心配するココロ

先週、農園のちかくに住むご婦人が亡くなられたとの噂を耳にした。

家族ぐるみで付き合いがあり、私も子供たちも年齢が近いので、高齢者が多い過疎地域においては最も若いグループに入る奥さまである。驚きを隠せず、動揺する心を落ち着かせながら一つひとつの事柄を聞くのが精一杯だったが、近親者のみで葬儀を済ませたということだけが妙に気にかかる。

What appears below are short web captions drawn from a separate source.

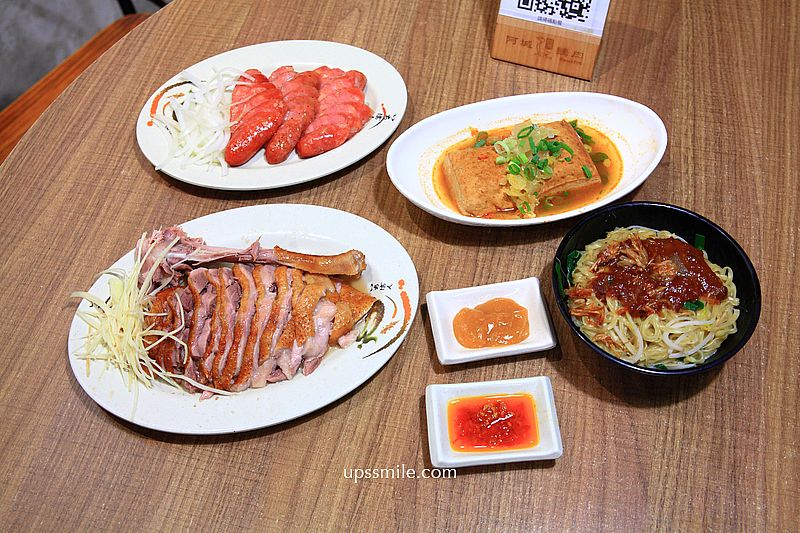 阿城鵝肉土城總店,台北米其林必比登推薦鵝肉,白斬煙燻鵝肉專賣店 阿城鵝肉土城總店,台北米其林必比登推薦鵝肉,白斬煙燻鵝肉專賣店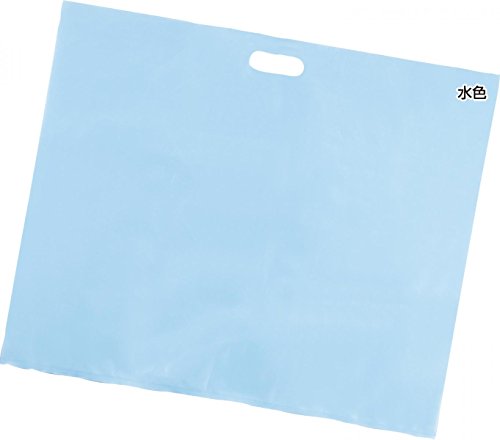 Pom Go Team Go! School Years Cheer & Sports Pockets Memory Keeper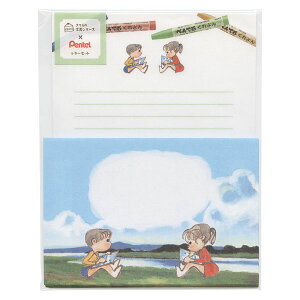 Ă當 ^[Zbg y؂ĂzÐ쎆H Za g킢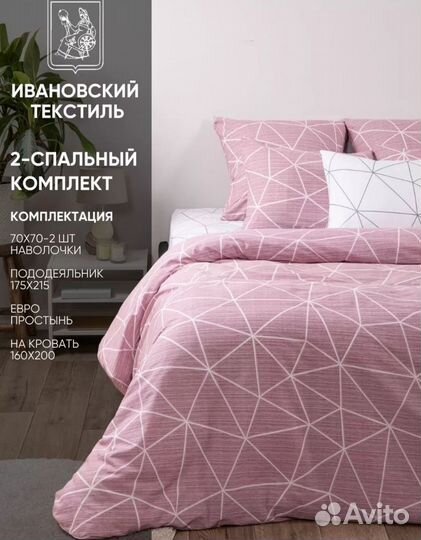 Белье постельное 2 спальное евро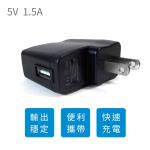 USB充電器 變壓器 5v【禮贈充電器批發團購切貨收購庫存出清買賣】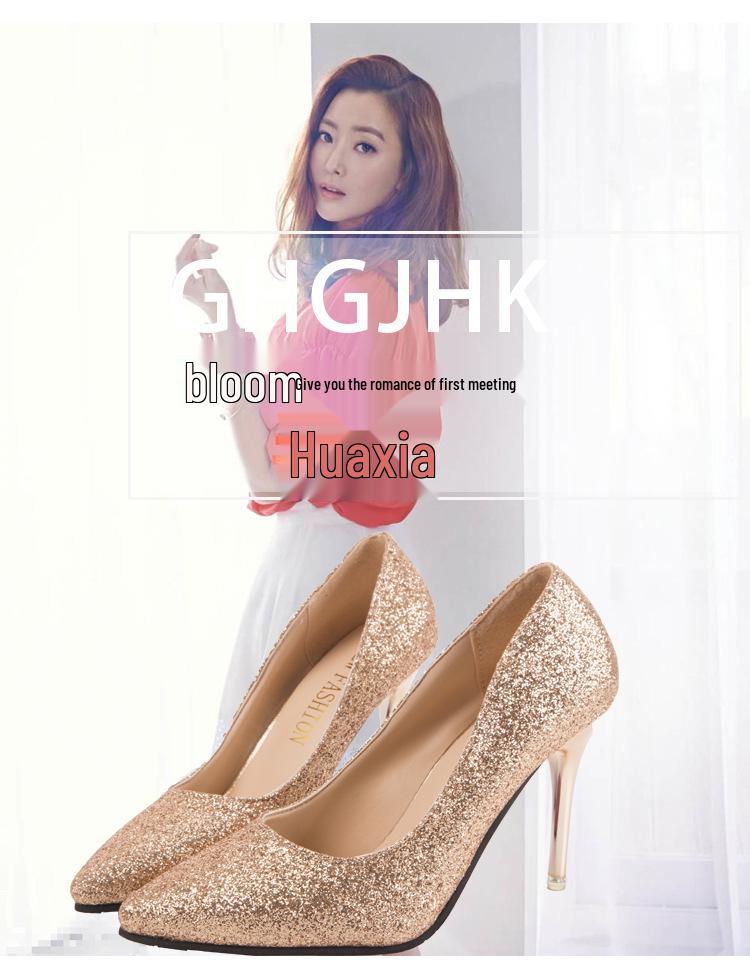 Sexy Stiletto Podpatky pro Vášnivé Noci – Flirtující Klubové Boty Velké Velikosti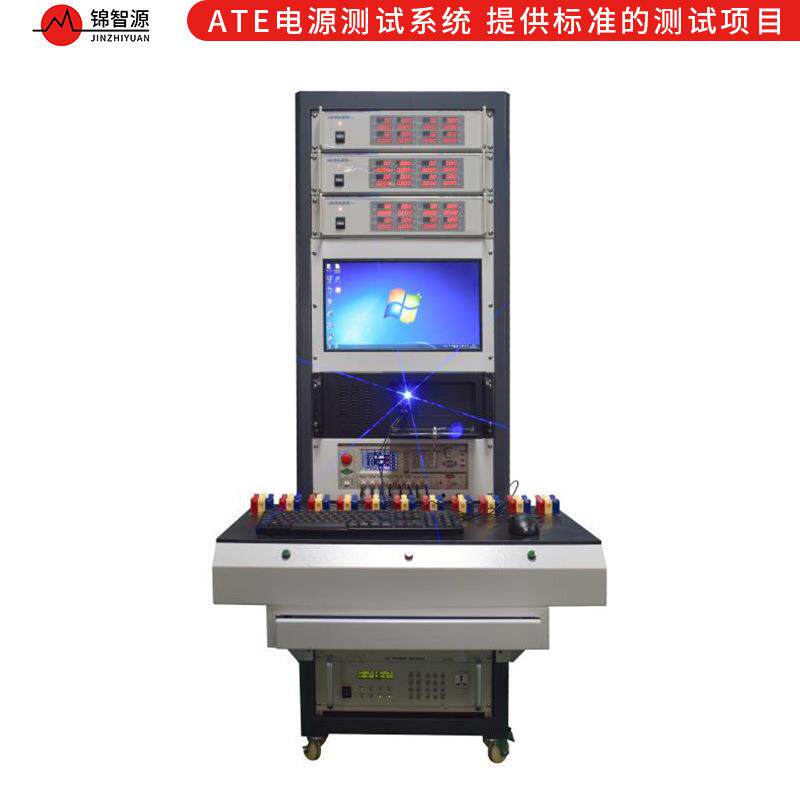 充电器电源测试系统经济型智能电源测试系统电源测试系统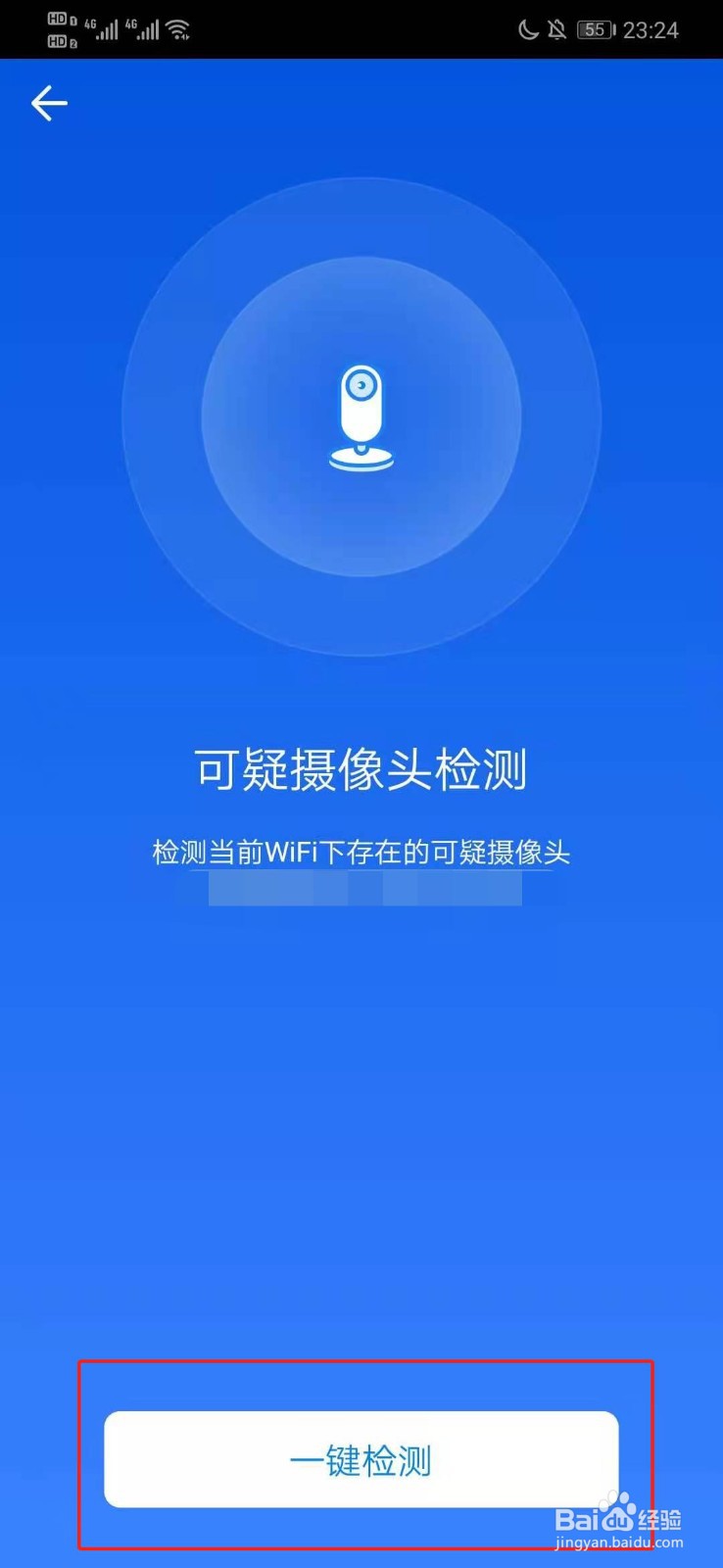 wifi万能钥匙如何检测网络摄像头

顔見知りだった方が知らぬ間に亡くなっていたという話も少なくなく、高齢世帯が多くなってきた地域の「思いやり」で後になって知らせ受けることは今までにもあった。ただ今回は間柄からいって別である。つい先日も、長い立ち話で子供たちの近況をやりとりしたばかりだ。急いでお悔やみに掛け付けたいが、思春期の子供さんを抱えたご主人が閉門して喪に服される気持ちも痛いほど理解できた。

なにより職務上、聞き知った噂である。逸る気持ちを抑えて正式な知らせ待つことにしたが、寝ても覚めても奥さまの笑顔や、今までのあんな事こんな事が頭に浮ぶ。知らせが入るのを辛抱しきれずに、意を決めて弔問に伺おうとしたタイミングで、間違いだったことがわかった。不幸中の幸いの少し安堵と、数日間にわたって心配した心の余韻だけが胸の奥に残った。

結果的に取り越し苦労におわったが、もっと心に寄り添うような会話ができなかったかと後悔したり、何とか前向きな気持ちをつくって、出来るかぎりの励ましの言葉を考えたり、そして、残されたご家族のことを何度も自分と重ね合わせたりもした。ナントカなると思っていることが、一瞬でナントカならなくものだと、どうにもならない事までも深く考え込んだ。日頃、曇って見えにくくなっていた心の奥底を覗き込むような作業は、年末の「心の大そうじ」とでも言うべきか・・・。

日常の中で自分が頭で考えている一生懸命さや、家族への感謝の気持ちは、心の底にあるフタをはぐってみると、案外、まだまだ真剣さが足らない、独りよがりだったかもしれない、そう思えるキッカケをいただいた。この出来事をとおして感じた「心配するココロ」は今後も大切にしていきたい。